Tâches à faire>
#1 Transcrivez fidèlement, dans le passage sur le mémoire consacré à Pierre Bottero, le segment allant de "Sur la forme, on" jusqu'à "cette lecture critique.".
#2 Dans le passage sur le mémoire consacré à Pierre Bottero, à quelle créature la méduse Ahmour est-elle comparée ?
#3 Poursuivez le passage sur le mémoire consacré à Pierre Bottero après sa dernière phrase.

Droits d’auteur : Tous les droits sont réservés à l’autrice. Je remercie Mélanie de m’avoir autorisé à le publier sur le site.

Pour aller plus loin

Dans ce mémoire autour de l’œuvre de Pierre Bottero, Mélanie Maillard reprend tout d’abord l’analyse de la littérature d’évasion que le Cycle d’Ewilan représente, par sa vision comparative entre notre monde triste et désenchanté, et l’Autre Monde, où la nature est omniprésente, sauvage et pleine de vie. Mélanie Maillard ancre le Cycle d’Ewilan dans la tradition classique de la fantasy par son analyse des lieux et décors. Elle spécifie également leur importance dans le récit ; ils sont riches, et souvent personnifiés.

À l’inverse, elle montre comment certains personnages sont également traités comme des espaces, des “univers” en soi. À quel point les lieux de l’Autre Monde font écho aux territoires intérieurs et à une conquête de soi.

Le seul monde qui mérite d’être conquis est celui que délimitent les frontières de notre corps et celles de notre esprit. Jilano
Le seul monde qui mérite d’être conquis est celui que délimitent notre peau et nos pensées. Les autres existent pour être visités. Simplement visités.
Ellundril Chariakin

Et qui dit multiples lieux dit voyages et explorations, que les personnages vont traverser, quête de rencontres, et à travers elles, également d’eux-mêmes. L’Imagination elle-même, territoire d’introspection, se voit exploré sous ce prisme.
Autres territoires présentés ; les inspirations et intertextualités de Pierre Bottero, au travers de Tolkien, Roger Zelazny pour lequel Pierre Bottero doit beaucoup de ses concepts (je ne vous spoile pas !), ou encore Moorcock, Pratchett… Ou plus étonnant encore, un parallèle entre la méduse Ahmour et… Cthulhu !

Vous pourrez également découvrir dans ce mémoire une chouette digression sur la réappropriation de Pierre Bottero autour des espaces mémoriels, sa conception de la chronologie et du souvenir.

Lecture critique

Sur la forme, on notera un petit défaut de relecture qui a laissé quelques erreurs d’inattention, sur de la cartographie, sur quelques titres ou noms propres…  mais c’est ponctuel et ne gêne pas la lecture.

Si le mémoire montre avec justesse l’influence de la culture chrétienne sur l’œuvre de Pierre Bottero, et comment elle la traverse, ce n’est pas pour autant un blanc saint pour cette tradition de la fantasy à la Tolkien, qui s’en retrouve parfois pastichée. J’ai trouvé que le mémoire, bien que présentant d’autres entorses de Pierre aux codes de la fantasy, a manqué un peu de cette lecture critique.

Enregistrements extraits>

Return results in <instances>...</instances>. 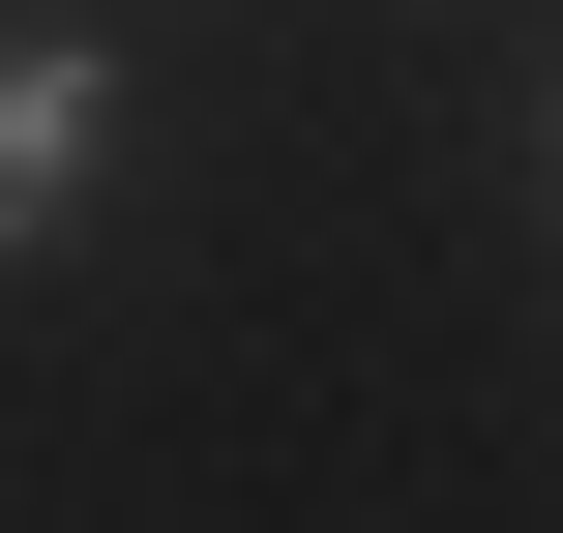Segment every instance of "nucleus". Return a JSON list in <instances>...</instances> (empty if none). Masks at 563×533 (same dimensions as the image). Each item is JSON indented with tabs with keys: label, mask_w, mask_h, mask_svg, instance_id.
<instances>
[{
	"label": "nucleus",
	"mask_w": 563,
	"mask_h": 533,
	"mask_svg": "<svg viewBox=\"0 0 563 533\" xmlns=\"http://www.w3.org/2000/svg\"><path fill=\"white\" fill-rule=\"evenodd\" d=\"M89 178H119V59H89V30H30V59H0V267H30V237H89Z\"/></svg>",
	"instance_id": "nucleus-1"
}]
</instances>
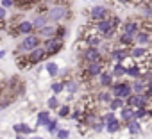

Réponses>
#1
Sur la forme, on notera un petit défaut de relecture qui a laissé quelques erreurs d’inattention, sur de la cartographie, sur quelques titres ou noms propres…  mais c’est ponctuel et ne gêne pas la lecture.

Si le mémoire montre avec justesse l’influence de la culture chrétienne sur l’œuvre de Pierre Bottero, et comment elle la traverse, ce n’est pas pour autant un blanc saint pour cette tradition de la fantasy à la Tolkien, qui s’en retrouve parfois pastichée. J’ai trouvé que le mémoire, bien que présentant d’autres entorses de Pierre aux codes de la fantasy, a manqué un peu de cette lecture critique.

#2 À Cthulhu.

#3
En effet, Pierre Bottero, bien que traversé par l’imaginaire pastoral, les idées de destinées, de prophéties, d’élus, qu’il met en scène, met également à mal cet imaginaire en en détournant les codes dans Le Pacte des Marchombres.
Tout d’abord avec Ewilan, qui prend la place d’Élu qui était due à son frère Akiro. Puis, pourtant désignée par le mystique Œil d’Otolep pour sauver le monde, Ewilan se fera elle-même voler la vedette d’Élue dans Les Mondes d’Ewilan par Ellundril Chariakin. Et cette dernière n’est pas plus Élue qu’Ewilan, elle n’avait juste “jamais voyagé à dos de Dragon“.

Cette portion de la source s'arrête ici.